Digital Health Innovation and Informatics
Purpose/Objective(s): Stereotactic radiotherapy (SRT) for patients with brain metastasis requires precisely contoured gross tumour volumes (GTV). We aimed to compare deep-learning-generated contours (DC) with expert contours (EC).
Materials/Methods: Dataset 1 (DS1) consisted of 78 brain metastasis SRT plans with fused MPRAGE MR scans from a single centre. Dataset 2 (DS2) consisted of 170 publicly available MR images with brain metastasis contoured by a CNS radiation oncologist. Convolutional neural networks were used to train separate models on DS1, DS2, and a combined model including DS1 and DS2 (DS-all). Two model variations were developed: DC-Axial, which relied solely on axial training slices, and DC-Multi, which used axial contours combined with multiplanar slices in order to reduce false-positive predictions. A validation dataset consisted of 28 MPRAGE MR scans with 46 individual brain metastasis contours from SRT treatment plans.The true-positive DCs were compared with ECs using the Dice Similarity Coefficient (DSC), 95% distance transform (DT-95%), and mean distance transform (DT-mean). Dosimetric analysis was performed by fusing the DCs to the SRT planning CT scan with medical imaging software.

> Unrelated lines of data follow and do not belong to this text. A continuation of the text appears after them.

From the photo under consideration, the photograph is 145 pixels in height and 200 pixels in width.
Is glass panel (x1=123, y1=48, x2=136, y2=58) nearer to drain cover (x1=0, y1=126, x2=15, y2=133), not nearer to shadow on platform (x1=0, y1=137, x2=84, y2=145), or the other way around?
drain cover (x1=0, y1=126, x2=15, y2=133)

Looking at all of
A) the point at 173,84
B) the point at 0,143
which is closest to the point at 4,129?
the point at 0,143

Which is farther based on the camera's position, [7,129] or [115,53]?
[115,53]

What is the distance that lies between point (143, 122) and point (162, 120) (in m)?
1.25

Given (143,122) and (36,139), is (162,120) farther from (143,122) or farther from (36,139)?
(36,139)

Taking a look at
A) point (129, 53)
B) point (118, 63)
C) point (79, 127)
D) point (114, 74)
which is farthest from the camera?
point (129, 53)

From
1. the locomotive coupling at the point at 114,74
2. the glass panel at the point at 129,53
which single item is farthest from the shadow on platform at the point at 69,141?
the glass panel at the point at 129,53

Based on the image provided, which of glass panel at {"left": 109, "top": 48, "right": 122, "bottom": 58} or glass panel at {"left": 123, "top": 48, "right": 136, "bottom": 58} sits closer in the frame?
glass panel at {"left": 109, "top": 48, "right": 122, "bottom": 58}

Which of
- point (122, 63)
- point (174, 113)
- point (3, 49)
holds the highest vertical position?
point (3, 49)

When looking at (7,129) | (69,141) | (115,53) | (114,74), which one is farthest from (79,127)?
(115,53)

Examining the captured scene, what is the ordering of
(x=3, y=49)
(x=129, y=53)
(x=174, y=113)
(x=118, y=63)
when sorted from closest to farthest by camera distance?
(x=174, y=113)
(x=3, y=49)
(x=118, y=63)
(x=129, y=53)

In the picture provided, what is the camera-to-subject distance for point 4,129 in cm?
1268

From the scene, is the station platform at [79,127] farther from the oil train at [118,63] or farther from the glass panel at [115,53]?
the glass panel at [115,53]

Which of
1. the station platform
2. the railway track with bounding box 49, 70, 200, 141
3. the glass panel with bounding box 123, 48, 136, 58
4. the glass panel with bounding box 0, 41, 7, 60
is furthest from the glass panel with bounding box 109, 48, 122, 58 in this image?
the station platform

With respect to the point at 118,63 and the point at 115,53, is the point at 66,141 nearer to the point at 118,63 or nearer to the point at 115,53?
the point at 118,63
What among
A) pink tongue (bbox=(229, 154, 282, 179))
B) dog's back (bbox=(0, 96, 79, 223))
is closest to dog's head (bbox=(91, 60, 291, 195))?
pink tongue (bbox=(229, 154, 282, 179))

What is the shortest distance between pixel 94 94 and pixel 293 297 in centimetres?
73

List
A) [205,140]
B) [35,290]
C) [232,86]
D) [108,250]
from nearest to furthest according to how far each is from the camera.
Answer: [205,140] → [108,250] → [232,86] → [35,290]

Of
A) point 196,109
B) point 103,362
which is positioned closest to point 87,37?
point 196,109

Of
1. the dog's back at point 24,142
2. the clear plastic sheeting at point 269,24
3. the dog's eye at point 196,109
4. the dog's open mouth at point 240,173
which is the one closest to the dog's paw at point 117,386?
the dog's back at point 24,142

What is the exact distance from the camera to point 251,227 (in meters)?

Results: The DC-Axial models identified 63%, 65%, 70% of metastasis for DS1, DS2, and DS-all respectively. The DC-Multi models identified 49%, 58%, 59% of metastasis for DS1, DS2, and DS-all respectively. The number of false positives for the DC-Axial models was 159, 138, 111 for DS1, DS2 and DS-all respectively. The number of false positives for the DC-Multi models was 12, 9, 8 for DS1, DS2 and DS-all respectively. Comparing ECs to true-positive DS1, DS2 and DS-all models demonstrated a mean DSC of 0.68, 0.74, and 0.77, DT-mean of 0.77 mm, 0.66 mm and 0.57 mm, and DT-95% of 1.71 mm, 1.52 mm and 1.34 mm respectively. The mean 80% isodose coverage was 100% for the ECs, 99.8% for DS1, 99.8% for DS2, and 99.9% for DS-all. The mean 90% isodose coverage was 100% for the ECs, 97% for DS1, 96% for DS2 and 97% for DS-all. There were no significant differences in the mean, max and minimum doses for DS1, DS2 and DS-all compared to the ECs.
Conclusion: We observed accurate delineation of true-positive DCs on MPRAGE MR images which demonstrates the feasibility of using deep learning models to aid in tumour delineation for SRT treatment planning. Similar isodose coverage, and mean, max and minimum dose for the models further demonstrates the spatial agreement between the DCs and ECs. Models trained with the largest combined dataset (DS-all) had the best volumetric and dosimetric agreement with ECs. Multiplanar models demonstrated a significantly lower false-positive rate and slightly higher false-negative rate for brain GTVs compared to models trained on axial slices alone. The true-positive detection rate can likely be improved in future studies that incorporate larger training datasets of MR images.